A car packed with explosives has blown up in an office district of Colombia's capital Bogota, shattering windows in dozens of buildings and injuring nine people, police said.
No deaths were reported but officers said the car contained at least 110 pounds (50 kilograms) of explosives.
It was the first car bombing in Bogota since a blast killed two people a year and a half ago and came five days after Juan Manuel Santos was sworn in as president.

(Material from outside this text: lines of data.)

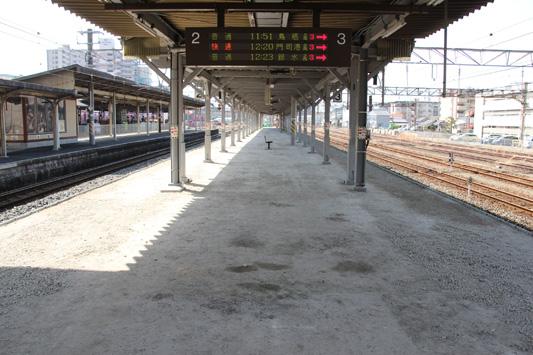 130303大牟田駅 (80)のコピー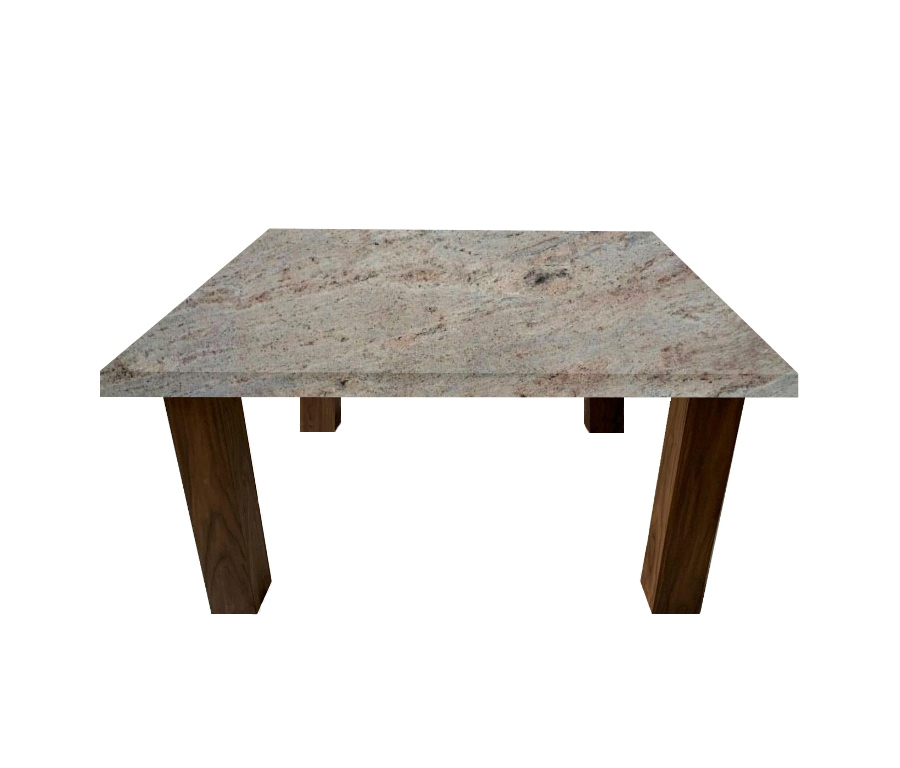 furniture-item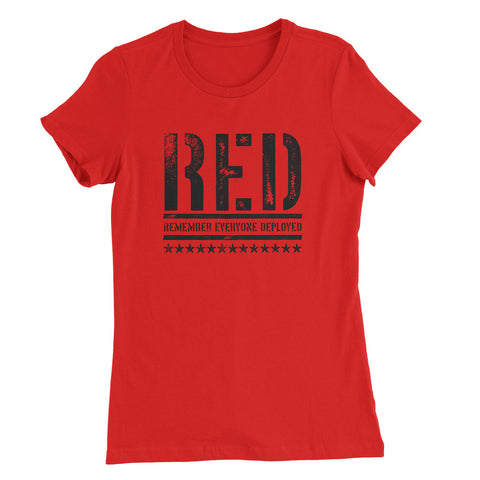 RED Womens Shirt - Remember Everyone Deployed - Red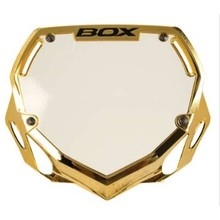 BOX BOX Two Number Plate Small Gold Chrome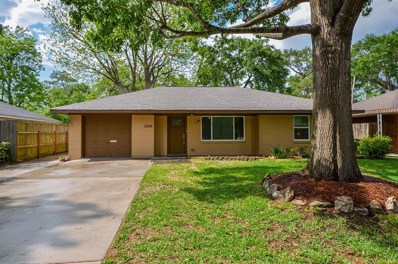 2206 Wakefield Drive, Houston, TX 77018 - MLS#: 62249417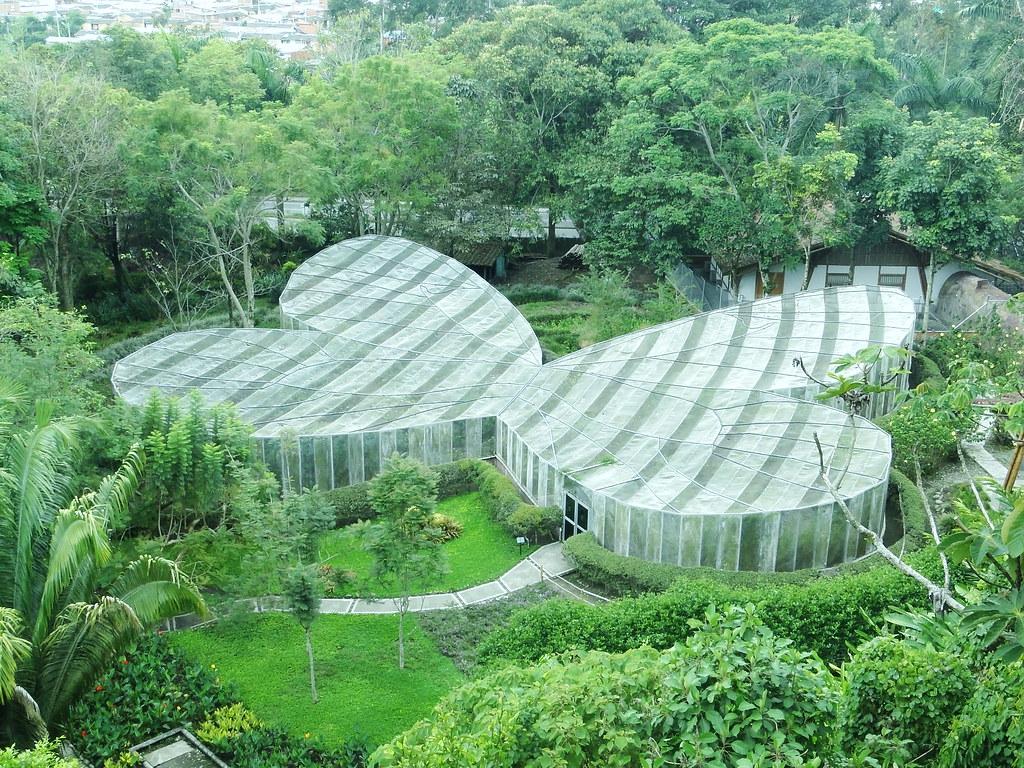 Imagen del Mariposario en el Jardín Botánico del Quindio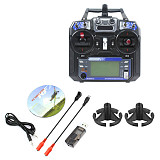 JMT Flight Simulation Kit 22 in 1 Simulator with FS I6 Transmitter & Remote Controller Rocker Mount for Aircraft Helicopter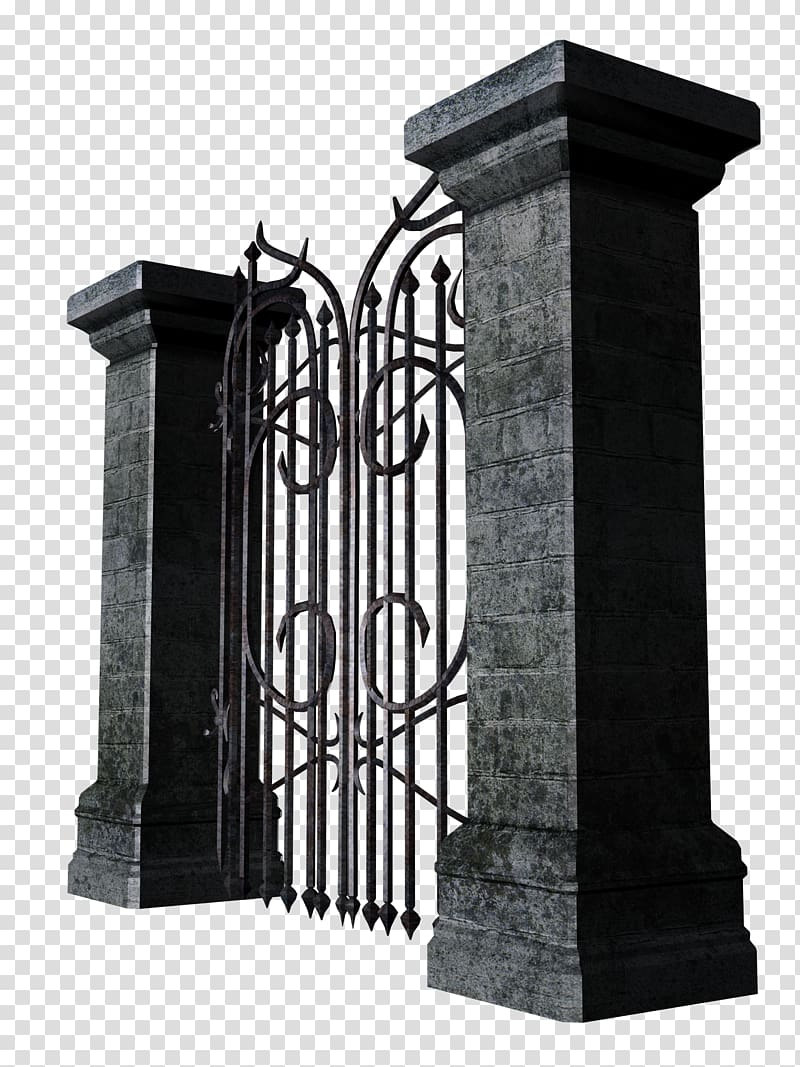 Fence iron transparent background. Gate clipart gothic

The blast occurred at 5:30 am outside a 12-story building housing Caracol Radio, the Spanish news agency EFE and the Ecuadorean consulate, as well as the offices of several banks and politicians, including former President Cesar Gaviria.
Hermes Ardila, chief of prosecutors in a special anti-terrorism unit., said investigators had not linked the attack to any particular armed group.
The president hurried to the scene and called the explosion "a terrorist act," saying it was meant to sow fear and create skepticism about the government.
"We are going to continue fighting terrorism with everything we have," said Santos, who took office on Saturday.
He replaced Alvaro Uribe, whose tough tactics sharply weakened the leftist guerrilla groups that have fought the government for decades.
Santos toured the blast site surrounded by security agents and urged Colombians to go on with normal activities.
Bogota's health secretary, Hector Zambrano, said at least nine people were injured. Most were treated for cuts and released from hospital, but three people remained under care, he said.